Hybrid control combines pressure and position signals to maintain the weld pool flow and consistent heat input in complex scenarios. The frontend interface offers settings for the force–position ratio and coordinate correction. The backend registers two PLC threads to collect real-time pressure and position data using a dynamic matrix algorithm (pressure_control + position_control) for decision-making and corrections, ensuring system flexibility and stability. After comprehensive analysis, the back-end program operation of the force–position hybrid system is shown in
Figure 19.
For spatial surface welding, which is difficult due to teaching programming challenges, the PQArt 2024 offline programming software is used for modeling and trajectory planning. In PQArt 2024, several coordinate systems must be defined, and welding paths are generated with options like “edge trajectory”. Parameters such as step size, fixed Z-axis, and tilt angle were added.
Figure 20 illustrates the specification of trajectory speed, instruction type, and path optimization. Additionally, it presents a flowchart of the constant displacement control algorithm, demonstrating the interaction between calibrated sensor data and control logic. The system continuously compares real-time welding depth data with the target value and adjusts the tool position accordingly.

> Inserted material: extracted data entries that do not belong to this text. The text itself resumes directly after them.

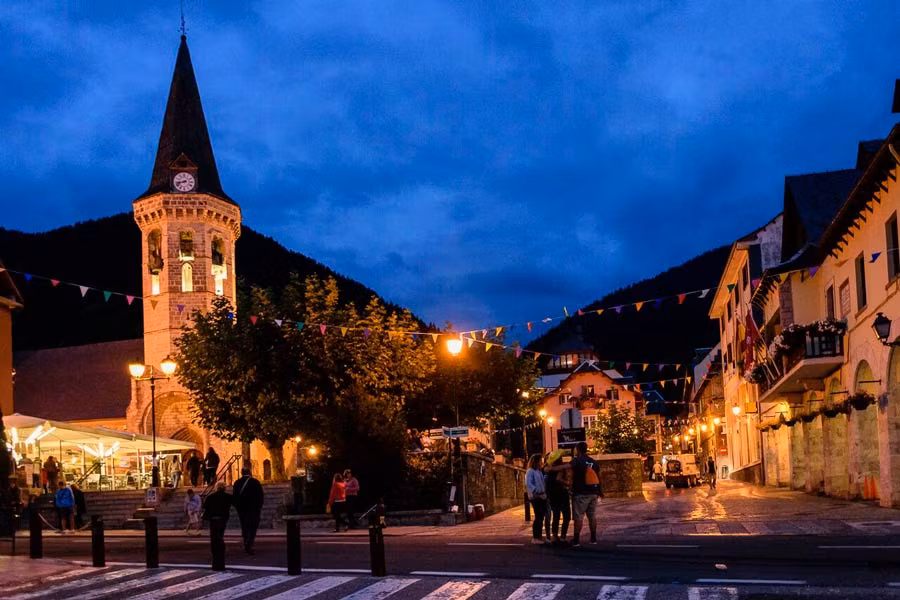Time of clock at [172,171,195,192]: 8:42
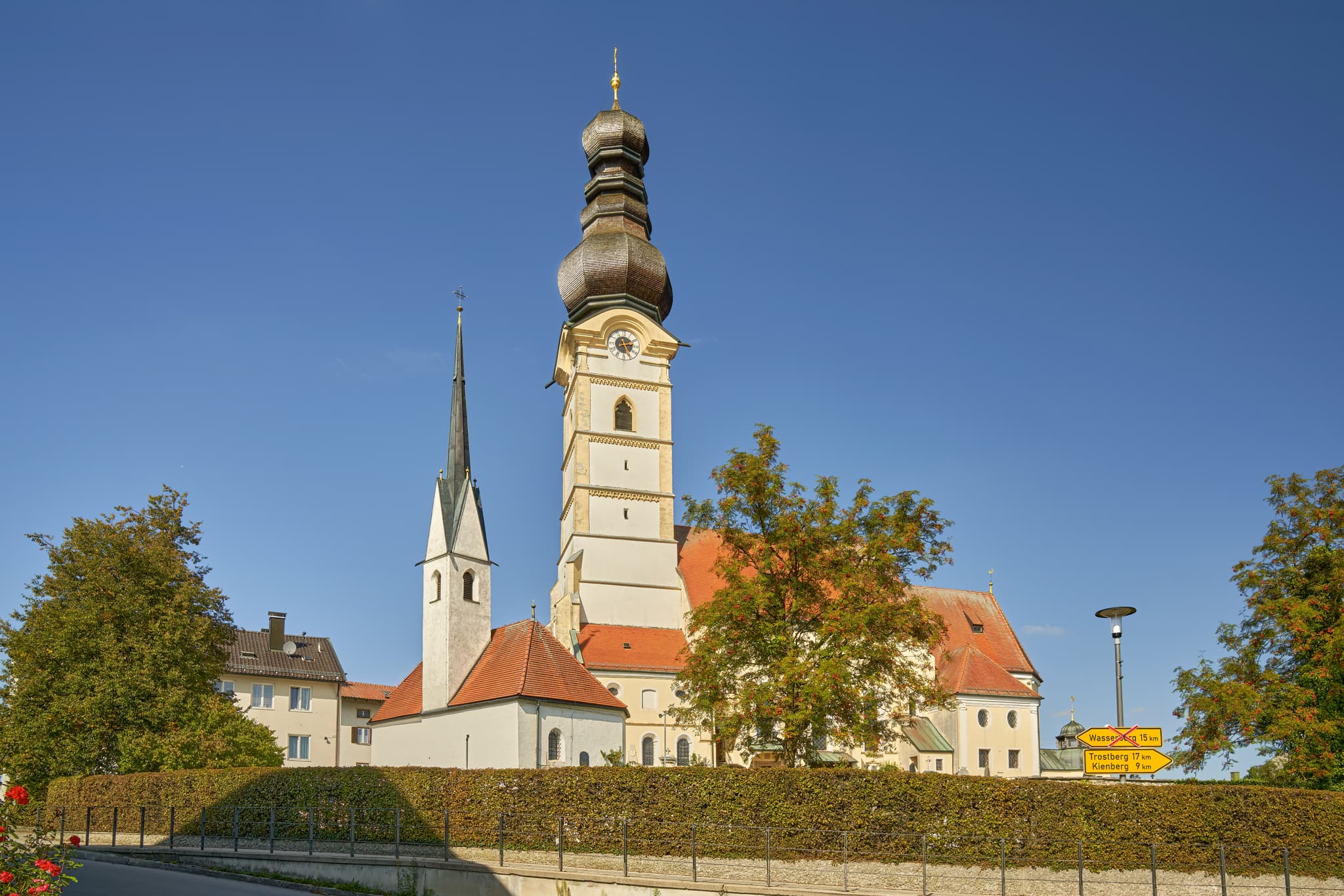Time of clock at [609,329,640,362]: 2:26
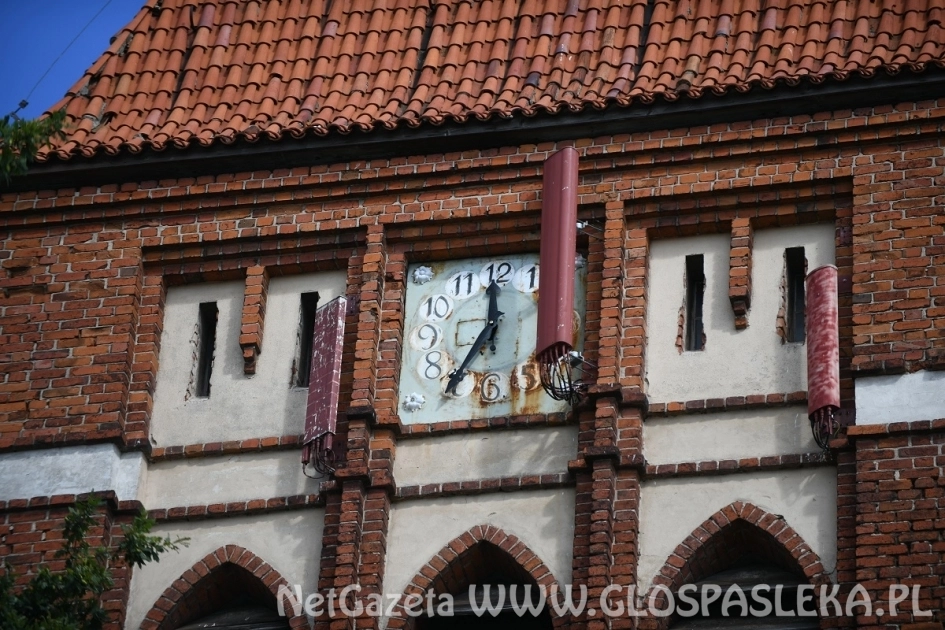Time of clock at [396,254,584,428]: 12:36
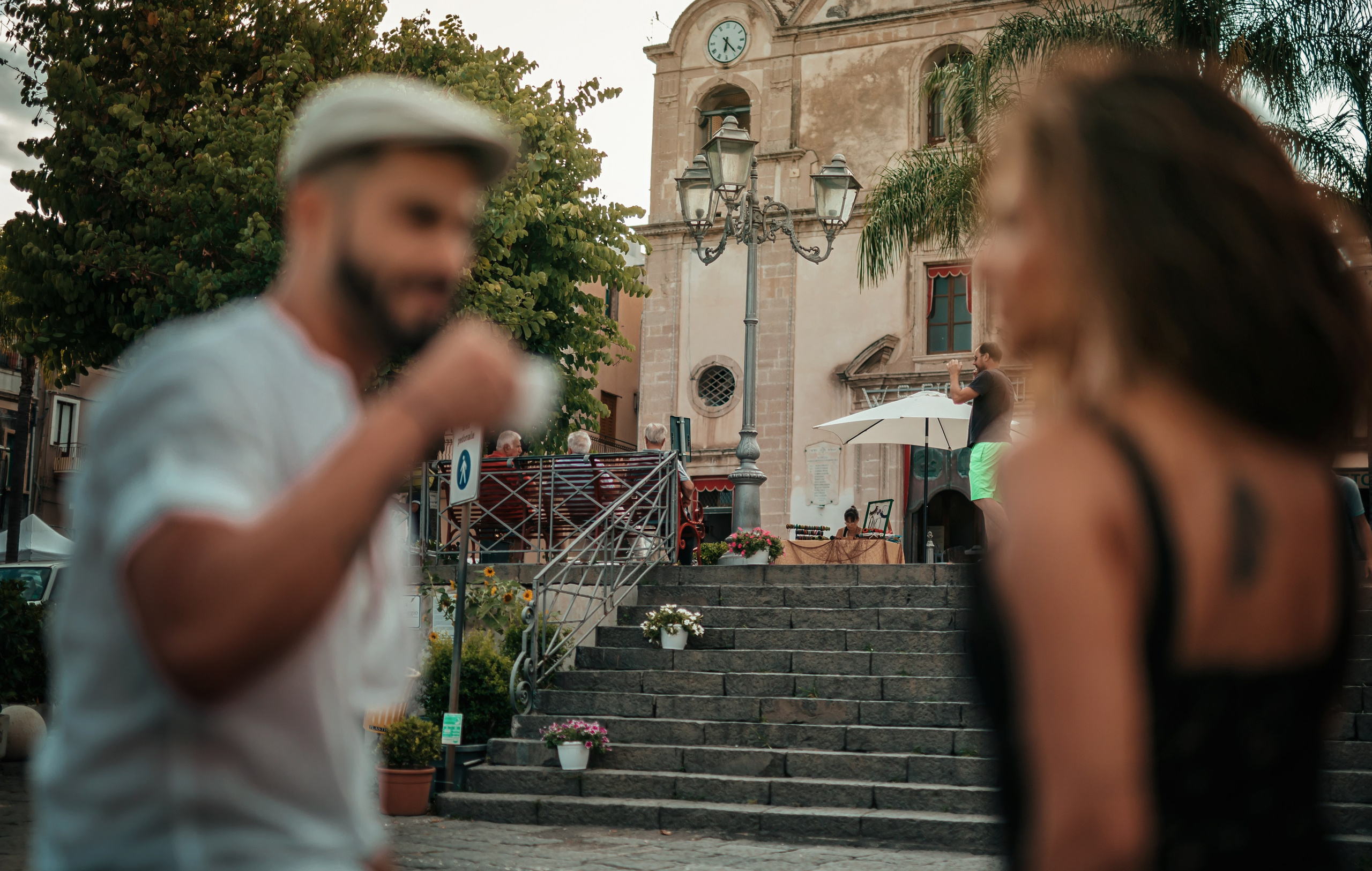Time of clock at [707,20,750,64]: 6:23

Trajectory editing includes operations such as translation, rotation, Z-axis fixation, and coordinated motion, effectively addressing issues like “inaccessibility” and “axis over-limit” while enabling coordinate mapping for positioner-linked scenarios. After editing, the robot motion can be simulated within the software.
Figure 21 illustrates the robot’s posture in the offline simulation. Once the simulation is collision free, an executable file can be generated and downloaded to the robot system for execution.